We are developing an ASP.NET MVC Application that currently uses it's own database ApplicationData for the domain models and another one Membership for the user management / membership provider.

We do access restrictions using data-annotations in our controllers.

[Authorize(Roles = "administrators, managers")]

This worked great for simple use cases.

---

As we are scaling our application our customer wants to restrict specific users to access specific areas of our ApplicationData database.

Each of our products contains a foreign key referring to the region the product was assembled in.

A user story would be:

• Users in the role NewYorkManagers should only be able to edit / see products that are assembled in New York.

We created a placeholder table UserRightsRegions that contains the UserId and the RegionId.

How can I link both the ApplicationData and the Membership databases in order to work properly / having cross-database-key-references? (Is something like this even possible?)

All help is more than appreciated!

Answer 1

It sounds like you might need to create your own customized Membership Provider. You can probably (not positive here) extend the existing one so you don't have to completely reinvent it. Here is a video from ASP.net that describes how to do that. Google "asp.net membership provider" for tons more.

Answer 2

You can try rolling your own membership or just extend is like Dave suggests.

Create your own [Users] Table which can be populated based off the aspnet_Membership table. So therefore you could have more control over it.

You could also just implement a more involved Profiles system. The .NET team has improved the way profiles are stored now, so instead of "blobicizing" them, you can set them up to be stored in an actual table now [thank god].

Table Profile Provider

Answer 3

In my opinion, you should be able to integrate your database with the standard aspnet_db reliably, but I would advise against duplicating or replacing the aspnet_users table.

That is the focal point of all the providers that use the aspnet_db schema, including custom providers that may augment but do not implement custom replacement.

To maximize reuse of strong tested infrastructure code in the provider stack/API it is best to go with that flow.

You will want to be very attentive to any modified membership core functions and ensure that the way your new constraints behave in an expected fashion in each case.
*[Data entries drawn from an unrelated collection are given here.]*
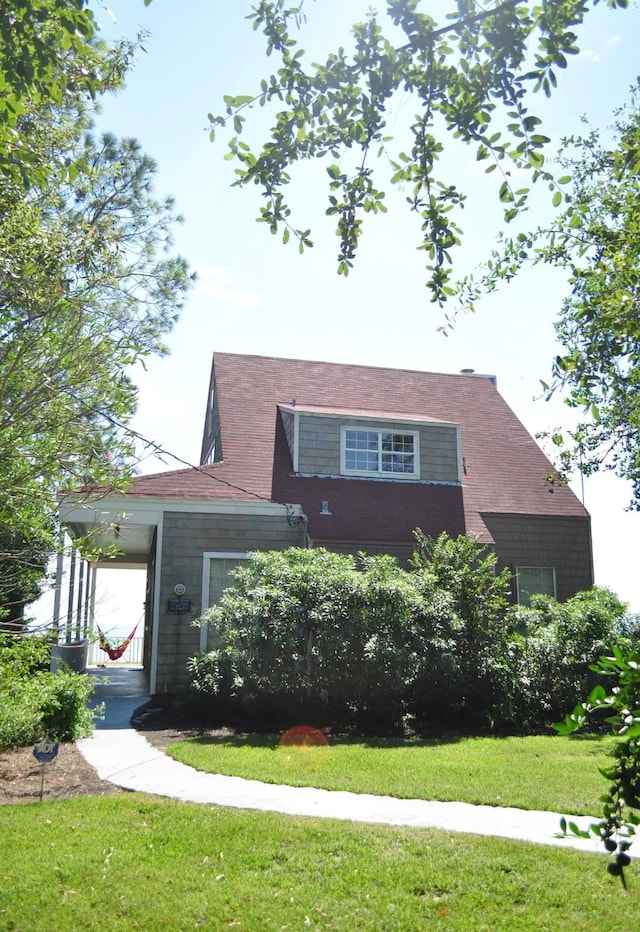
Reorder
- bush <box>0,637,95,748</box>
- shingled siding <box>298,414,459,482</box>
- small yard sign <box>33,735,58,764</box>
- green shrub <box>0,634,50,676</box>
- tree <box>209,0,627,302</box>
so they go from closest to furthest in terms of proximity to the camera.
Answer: tree <box>209,0,627,302</box>
small yard sign <box>33,735,58,764</box>
green shrub <box>0,634,50,676</box>
bush <box>0,637,95,748</box>
shingled siding <box>298,414,459,482</box>

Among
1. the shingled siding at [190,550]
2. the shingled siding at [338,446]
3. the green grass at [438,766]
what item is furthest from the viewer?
the shingled siding at [338,446]

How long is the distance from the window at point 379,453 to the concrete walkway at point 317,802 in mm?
9127

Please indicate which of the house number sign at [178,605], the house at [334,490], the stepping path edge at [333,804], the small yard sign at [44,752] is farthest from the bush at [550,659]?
the small yard sign at [44,752]

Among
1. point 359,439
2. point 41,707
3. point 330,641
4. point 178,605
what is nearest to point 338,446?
point 359,439

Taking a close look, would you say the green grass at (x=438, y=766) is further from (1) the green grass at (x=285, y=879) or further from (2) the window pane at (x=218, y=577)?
(2) the window pane at (x=218, y=577)

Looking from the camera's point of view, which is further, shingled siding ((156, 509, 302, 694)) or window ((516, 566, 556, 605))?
window ((516, 566, 556, 605))

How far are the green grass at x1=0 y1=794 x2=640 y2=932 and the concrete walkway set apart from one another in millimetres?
338

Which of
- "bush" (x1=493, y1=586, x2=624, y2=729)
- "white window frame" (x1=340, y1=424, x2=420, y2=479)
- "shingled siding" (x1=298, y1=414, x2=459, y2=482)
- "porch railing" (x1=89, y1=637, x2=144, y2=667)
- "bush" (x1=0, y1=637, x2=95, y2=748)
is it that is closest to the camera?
"bush" (x1=0, y1=637, x2=95, y2=748)

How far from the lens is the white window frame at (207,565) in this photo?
1502 cm

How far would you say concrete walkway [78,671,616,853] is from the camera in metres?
6.24

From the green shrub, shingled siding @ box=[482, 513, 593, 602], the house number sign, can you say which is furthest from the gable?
the green shrub

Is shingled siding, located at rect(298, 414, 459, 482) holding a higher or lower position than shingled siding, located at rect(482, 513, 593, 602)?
higher

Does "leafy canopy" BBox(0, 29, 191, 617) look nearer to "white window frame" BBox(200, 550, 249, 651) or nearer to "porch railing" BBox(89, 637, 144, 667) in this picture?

The facet of the membership story that I have found needs the most attention is deleting a user, and a simple modification/addition to the delete user sproc can manage this capably.

Answer 4

If you find the right articles, it's really easy to extend the membership provider to allow for extra functionality. I've moved my users table to my main SQL server table and have written my own role manager that gets values from a separate table. What it sounds like you need to do is to set up a table in your users DB with the location of each user, then create a method on the user object something like "GetLocation()" that returns the user's location from the DB, you could then user that to filter your data from your main DB. Here's a few articles I had kicking aroundin my bookmarks, see if they help, if you have a look on the main ASP.NET site or google for membership provider extending articles, there are plenty around. http://msdn.microsoft.com/en-us/library/ms998347.aspx http://www.4guysfromrolla.com/articles/120705-1.aspx http://msdn.microsoft.com/en-us/library/aa479048.aspx

Answer 5

As the others have pointed out there are many good resources available that can help you with creating your custom provider using the existing database.

It looks like you are headed in the right direction with mapping tables. I think the one piece you are missing is Distributed Queries. This link is specific to Sql Server 2008. There is a link there to the documentation for Sql Server 2005 if that is what you are using.